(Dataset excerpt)
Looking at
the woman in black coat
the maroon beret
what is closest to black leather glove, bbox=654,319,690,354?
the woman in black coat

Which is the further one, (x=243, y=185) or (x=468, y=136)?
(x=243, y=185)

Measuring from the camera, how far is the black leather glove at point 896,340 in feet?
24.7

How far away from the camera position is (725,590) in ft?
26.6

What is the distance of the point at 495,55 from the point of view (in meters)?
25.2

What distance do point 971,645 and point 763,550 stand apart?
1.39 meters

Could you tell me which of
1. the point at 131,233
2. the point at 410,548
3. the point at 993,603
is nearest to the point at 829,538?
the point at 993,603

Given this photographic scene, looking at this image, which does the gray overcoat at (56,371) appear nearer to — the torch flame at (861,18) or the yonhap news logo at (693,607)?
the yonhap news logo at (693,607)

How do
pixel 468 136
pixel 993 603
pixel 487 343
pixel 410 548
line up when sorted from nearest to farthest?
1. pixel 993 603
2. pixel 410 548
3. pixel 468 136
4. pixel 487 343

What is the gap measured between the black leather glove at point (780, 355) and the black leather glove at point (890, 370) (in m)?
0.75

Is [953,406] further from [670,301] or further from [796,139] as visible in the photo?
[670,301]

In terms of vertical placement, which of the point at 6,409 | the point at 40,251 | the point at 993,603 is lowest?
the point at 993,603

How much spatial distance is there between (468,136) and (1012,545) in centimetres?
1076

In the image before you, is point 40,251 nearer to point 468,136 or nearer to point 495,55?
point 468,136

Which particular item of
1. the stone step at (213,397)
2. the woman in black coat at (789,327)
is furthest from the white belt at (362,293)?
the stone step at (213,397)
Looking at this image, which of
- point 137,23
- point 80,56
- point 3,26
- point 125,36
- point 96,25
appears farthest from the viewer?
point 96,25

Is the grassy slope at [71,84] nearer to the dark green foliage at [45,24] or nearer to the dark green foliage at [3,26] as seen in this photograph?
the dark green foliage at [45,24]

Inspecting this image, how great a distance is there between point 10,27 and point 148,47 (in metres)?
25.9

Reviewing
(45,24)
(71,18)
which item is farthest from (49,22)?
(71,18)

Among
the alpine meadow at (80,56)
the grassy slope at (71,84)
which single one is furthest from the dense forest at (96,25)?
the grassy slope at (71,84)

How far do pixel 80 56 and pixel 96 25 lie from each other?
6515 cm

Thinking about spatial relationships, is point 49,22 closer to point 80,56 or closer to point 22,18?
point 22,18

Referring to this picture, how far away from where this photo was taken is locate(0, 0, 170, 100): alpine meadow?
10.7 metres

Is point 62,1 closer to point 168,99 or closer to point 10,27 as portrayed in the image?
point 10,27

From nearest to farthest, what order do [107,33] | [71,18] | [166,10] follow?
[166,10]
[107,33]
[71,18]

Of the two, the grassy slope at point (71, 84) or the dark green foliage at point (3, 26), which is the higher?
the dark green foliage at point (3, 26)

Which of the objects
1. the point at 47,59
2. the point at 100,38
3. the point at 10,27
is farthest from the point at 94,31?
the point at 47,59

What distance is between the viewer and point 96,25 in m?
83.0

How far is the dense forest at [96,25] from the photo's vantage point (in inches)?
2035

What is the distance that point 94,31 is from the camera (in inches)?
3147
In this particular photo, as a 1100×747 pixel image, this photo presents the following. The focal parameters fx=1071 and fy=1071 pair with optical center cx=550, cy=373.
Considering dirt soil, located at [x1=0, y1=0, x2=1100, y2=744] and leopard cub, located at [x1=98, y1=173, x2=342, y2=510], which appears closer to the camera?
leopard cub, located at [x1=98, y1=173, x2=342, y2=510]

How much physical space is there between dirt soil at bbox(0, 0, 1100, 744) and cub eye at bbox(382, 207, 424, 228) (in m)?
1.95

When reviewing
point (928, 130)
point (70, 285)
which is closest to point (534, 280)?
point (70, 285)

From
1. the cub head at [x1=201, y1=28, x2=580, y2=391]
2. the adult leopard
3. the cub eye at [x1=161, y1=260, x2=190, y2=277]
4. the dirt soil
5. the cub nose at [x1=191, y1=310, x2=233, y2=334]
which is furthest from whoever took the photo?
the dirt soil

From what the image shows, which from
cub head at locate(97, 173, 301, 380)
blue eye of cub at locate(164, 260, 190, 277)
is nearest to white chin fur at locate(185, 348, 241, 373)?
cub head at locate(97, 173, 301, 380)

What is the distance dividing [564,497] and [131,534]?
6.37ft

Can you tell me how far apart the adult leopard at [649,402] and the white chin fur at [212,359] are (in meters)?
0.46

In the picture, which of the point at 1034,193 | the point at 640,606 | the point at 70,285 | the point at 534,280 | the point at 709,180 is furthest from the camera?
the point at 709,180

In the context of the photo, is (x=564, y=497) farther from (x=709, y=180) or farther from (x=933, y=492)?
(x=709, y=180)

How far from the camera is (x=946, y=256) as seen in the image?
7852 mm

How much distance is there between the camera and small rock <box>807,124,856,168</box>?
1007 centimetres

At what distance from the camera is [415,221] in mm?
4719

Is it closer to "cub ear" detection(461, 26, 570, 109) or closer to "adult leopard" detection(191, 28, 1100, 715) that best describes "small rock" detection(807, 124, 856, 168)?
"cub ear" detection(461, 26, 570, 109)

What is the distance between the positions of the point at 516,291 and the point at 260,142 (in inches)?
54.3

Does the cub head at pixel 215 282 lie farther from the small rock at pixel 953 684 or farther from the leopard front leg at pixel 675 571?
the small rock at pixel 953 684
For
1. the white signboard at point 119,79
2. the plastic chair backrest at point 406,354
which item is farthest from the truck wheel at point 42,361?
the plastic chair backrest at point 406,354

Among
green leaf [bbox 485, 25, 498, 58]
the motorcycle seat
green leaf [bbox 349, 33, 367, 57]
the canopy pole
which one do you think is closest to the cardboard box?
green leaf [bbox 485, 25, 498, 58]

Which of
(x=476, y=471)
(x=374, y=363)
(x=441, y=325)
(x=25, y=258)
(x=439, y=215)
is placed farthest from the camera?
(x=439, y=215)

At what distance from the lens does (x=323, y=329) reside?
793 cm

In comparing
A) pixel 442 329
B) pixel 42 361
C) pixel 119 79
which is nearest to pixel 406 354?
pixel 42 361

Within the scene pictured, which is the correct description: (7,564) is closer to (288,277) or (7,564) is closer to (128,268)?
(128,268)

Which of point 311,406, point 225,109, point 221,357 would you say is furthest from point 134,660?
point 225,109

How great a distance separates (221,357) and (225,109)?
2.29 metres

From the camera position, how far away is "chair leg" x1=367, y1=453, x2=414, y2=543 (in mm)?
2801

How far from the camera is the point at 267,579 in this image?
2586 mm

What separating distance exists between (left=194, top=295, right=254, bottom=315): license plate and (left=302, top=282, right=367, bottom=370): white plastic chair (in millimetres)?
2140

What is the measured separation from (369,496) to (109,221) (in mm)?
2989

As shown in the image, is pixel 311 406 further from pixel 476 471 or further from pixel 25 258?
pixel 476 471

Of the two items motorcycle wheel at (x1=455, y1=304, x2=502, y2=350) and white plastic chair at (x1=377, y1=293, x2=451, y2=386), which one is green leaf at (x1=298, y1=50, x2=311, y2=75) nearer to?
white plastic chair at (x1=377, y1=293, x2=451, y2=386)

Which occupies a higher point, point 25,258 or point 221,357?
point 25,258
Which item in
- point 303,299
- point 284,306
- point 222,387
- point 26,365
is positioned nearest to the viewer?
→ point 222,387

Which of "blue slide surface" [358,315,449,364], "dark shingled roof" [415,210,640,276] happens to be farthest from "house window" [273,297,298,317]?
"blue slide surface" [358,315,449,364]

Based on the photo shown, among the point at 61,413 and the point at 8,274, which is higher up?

**STATED EXERCISE:**
Recast every line of the entries above as a single numbered list, leaving out all blank lines.

**RESULT OF THIS EXERCISE:**
1. Looking at
2. the woman in black coat
3. the maroon beret
4. what is closest to black leather glove, bbox=654,319,690,354?
5. the woman in black coat
6. Which is the further one, (x=243, y=185) or (x=468, y=136)?
7. (x=243, y=185)
8. Measuring from the camera, how far is the black leather glove at point 896,340 in feet?
9. 24.7
10. How far away from the camera position is (725,590) in ft?
11. 26.6
12. What is the distance of the point at 495,55 from the point of view (in meters)?
13. 25.2
14. What distance do point 971,645 and point 763,550 stand apart?
15. 1.39 meters
16. Could you tell me which of
17. 1. the point at 131,233
18. 2. the point at 410,548
19. 3. the point at 993,603
20. is nearest to the point at 829,538?
21. the point at 993,603
22. Given this photographic scene, looking at this image, which does the gray overcoat at (56,371) appear nearer to — the torch flame at (861,18) or the yonhap news logo at (693,607)?
23. the yonhap news logo at (693,607)
24. How do
25. pixel 468 136
26. pixel 993 603
27. pixel 487 343
28. pixel 410 548
29. line up when sorted from nearest to farthest?
30. 1. pixel 993 603
31. 2. pixel 410 548
32. 3. pixel 468 136
33. 4. pixel 487 343
34. What is the gap measured between the black leather glove at point (780, 355) and the black leather glove at point (890, 370) (in m)?
35. 0.75
36. Is [953,406] further from [670,301] or further from [796,139] as visible in the photo?
37. [670,301]
38. In terms of vertical placement, which of the point at 6,409 | the point at 40,251 | the point at 993,603 is lowest?
39. the point at 993,603
40. How much spatial distance is there between (468,136) and (1012,545) in centimetres?
41. 1076
42. In the image before you, is point 40,251 nearer to point 468,136 or nearer to point 495,55?
43. point 468,136
44. Which particular item of
45. 1. the stone step at (213,397)
46. 2. the woman in black coat at (789,327)
47. is furthest from the white belt at (362,293)?
48. the stone step at (213,397)
49. Looking at this image, which of
50. - point 137,23
51. - point 80,56
52. - point 3,26
53. - point 125,36
54. - point 96,25
55. appears farthest from the viewer?
56. point 96,25
57. Is the grassy slope at [71,84] nearer to the dark green foliage at [45,24] or nearer to the dark green foliage at [3,26] as seen in this photograph?
58. the dark green foliage at [45,24]
59. Inspecting this image, how great a distance is there between point 10,27 and point 148,47 (in metres)?
60. 25.9
61. Reviewing
62. (45,24)
63. (71,18)
64. which item is farthest from (49,22)?
65. (71,18)
66. Among
67. the alpine meadow at (80,56)
68. the grassy slope at (71,84)
69. which single one is furthest from the dense forest at (96,25)?
70. the grassy slope at (71,84)
71. How far do pixel 80 56 and pixel 96 25 lie from each other?
72. 6515 cm
73. Thinking about spatial relationships, is point 49,22 closer to point 80,56 or closer to point 22,18?
74. point 22,18
75. Referring to this picture, how far away from where this photo was taken is locate(0, 0, 170, 100): alpine meadow?
76. 10.7 metres
77. Is point 62,1 closer to point 168,99 or closer to point 10,27 as portrayed in the image?
78. point 10,27
79. From nearest to farthest, what order do [107,33] | [71,18] | [166,10] follow?
80. [166,10]
81. [107,33]
82. [71,18]
83. Of the two, the grassy slope at point (71, 84) or the dark green foliage at point (3, 26), which is the higher?
84. the dark green foliage at point (3, 26)
85. Which of the objects
86. 1. the point at 47,59
87. 2. the point at 100,38
88. 3. the point at 10,27
89. is farthest from the point at 94,31?
90. the point at 47,59
91. What distance is between the viewer and point 96,25 in m?
92. 83.0
93. How far is the dense forest at [96,25] from the photo's vantage point (in inches)?
94. 2035
95. What is the distance that point 94,31 is from the camera (in inches)?
96. 3147
97. In this particular photo, as a 1100×747 pixel image, this photo presents the following. The focal parameters fx=1071 and fy=1071 pair with optical center cx=550, cy=373.
98. Considering dirt soil, located at [x1=0, y1=0, x2=1100, y2=744] and leopard cub, located at [x1=98, y1=173, x2=342, y2=510], which appears closer to the camera?
99. leopard cub, located at [x1=98, y1=173, x2=342, y2=510]
100. How much physical space is there between dirt soil at bbox(0, 0, 1100, 744) and cub eye at bbox(382, 207, 424, 228) (in m)?
101. 1.95
102. When reviewing
103. point (928, 130)
104. point (70, 285)
105. which is closest to point (534, 280)?
106. point (70, 285)
107. From
108. 1. the cub head at [x1=201, y1=28, x2=580, y2=391]
109. 2. the adult leopard
110. 3. the cub eye at [x1=161, y1=260, x2=190, y2=277]
111. 4. the dirt soil
112. 5. the cub nose at [x1=191, y1=310, x2=233, y2=334]
113. which is furthest from whoever took the photo?
114. the dirt soil
115. From what the image shows, which from
116. cub head at locate(97, 173, 301, 380)
117. blue eye of cub at locate(164, 260, 190, 277)
118. is nearest to white chin fur at locate(185, 348, 241, 373)?
119. cub head at locate(97, 173, 301, 380)
120. What is the distance dividing [564,497] and [131,534]?
121. 6.37ft
122. Can you tell me how far apart the adult leopard at [649,402] and the white chin fur at [212,359] are (in meters)?
123. 0.46
124. In the picture, which of the point at 1034,193 | the point at 640,606 | the point at 70,285 | the point at 534,280 | the point at 709,180 is furthest from the camera?
125. the point at 709,180
126. In the context of the photo, is (x=564, y=497) farther from (x=709, y=180) or farther from (x=933, y=492)?
127. (x=709, y=180)
128. How far from the camera is (x=946, y=256) as seen in the image?
129. 7852 mm
130. How much distance is there between the camera and small rock <box>807,124,856,168</box>?
131. 1007 centimetres
132. At what distance from the camera is [415,221] in mm?
133. 4719
134. Is it closer to "cub ear" detection(461, 26, 570, 109) or closer to "adult leopard" detection(191, 28, 1100, 715) that best describes "small rock" detection(807, 124, 856, 168)?
135. "cub ear" detection(461, 26, 570, 109)
136. What is the distance between the positions of the point at 516,291 and the point at 260,142 (in inches)?
137. 54.3
138. Does the cub head at pixel 215 282 lie farther from the small rock at pixel 953 684 or farther from the leopard front leg at pixel 675 571?
139. the small rock at pixel 953 684
140. For
141. 1. the white signboard at point 119,79
142. 2. the plastic chair backrest at point 406,354
143. which item is farthest from the truck wheel at point 42,361?
144. the plastic chair backrest at point 406,354
145. Among
146. green leaf [bbox 485, 25, 498, 58]
147. the motorcycle seat
148. green leaf [bbox 349, 33, 367, 57]
149. the canopy pole
150. which one do you think is closest to the cardboard box?
151. green leaf [bbox 485, 25, 498, 58]
152. Which of
153. (x=476, y=471)
154. (x=374, y=363)
155. (x=441, y=325)
156. (x=25, y=258)
157. (x=439, y=215)
158. is placed farthest from the camera?
159. (x=439, y=215)
160. At what distance from the lens does (x=323, y=329) reside?
161. 793 cm
162. In comparing
163. A) pixel 442 329
164. B) pixel 42 361
165. C) pixel 119 79
166. which is nearest to pixel 406 354?
167. pixel 42 361
168. Within the scene pictured, which is the correct description: (7,564) is closer to (288,277) or (7,564) is closer to (128,268)?
169. (128,268)
170. Which of point 311,406, point 225,109, point 221,357 would you say is furthest from point 134,660?
171. point 225,109
172. How great a distance separates (221,357) and (225,109)?
173. 2.29 metres
174. From the camera position, how far away is "chair leg" x1=367, y1=453, x2=414, y2=543 (in mm)?
175. 2801
176. How far from the camera is the point at 267,579 in this image?
177. 2586 mm
178. What separating distance exists between (left=194, top=295, right=254, bottom=315): license plate and (left=302, top=282, right=367, bottom=370): white plastic chair (in millimetres)?
179. 2140
180. What is the measured separation from (369,496) to (109,221) (in mm)?
181. 2989
182. As shown in the image, is pixel 311 406 further from pixel 476 471 or further from pixel 25 258?
183. pixel 476 471
184. Of the two items motorcycle wheel at (x1=455, y1=304, x2=502, y2=350) and white plastic chair at (x1=377, y1=293, x2=451, y2=386), which one is green leaf at (x1=298, y1=50, x2=311, y2=75) nearer to?
185. white plastic chair at (x1=377, y1=293, x2=451, y2=386)
186. Which occupies a higher point, point 25,258 or point 221,357?
187. point 25,258
188. Which item in
189. - point 303,299
190. - point 284,306
191. - point 222,387
192. - point 26,365
193. is positioned nearest to the viewer?
194. → point 222,387
195. Which of "blue slide surface" [358,315,449,364], "dark shingled roof" [415,210,640,276] happens to be farthest from "house window" [273,297,298,317]?
196. "blue slide surface" [358,315,449,364]
197. Based on the photo shown, among the point at 61,413 and the point at 8,274, which is higher up?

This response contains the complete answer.